Your answer is the line containing "New Zealand, site" plus every line after it to the end of the data below, transcribed exactly and with nothing else.

Input data »
== Segment start ==
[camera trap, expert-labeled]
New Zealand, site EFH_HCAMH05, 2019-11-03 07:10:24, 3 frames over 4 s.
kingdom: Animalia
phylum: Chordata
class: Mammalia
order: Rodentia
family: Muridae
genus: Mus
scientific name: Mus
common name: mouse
== Segment end ==
Completed exercise »
New Zealand, site EFH_HCAMH05, 2019-11-03 07:10:24, 3 frames over 4 s.
kingdom: Animalia
phylum: Chordata
class: Mammalia
order: Rodentia
family: Muridae
genus: Mus
scientific name: Mus
common name: mouse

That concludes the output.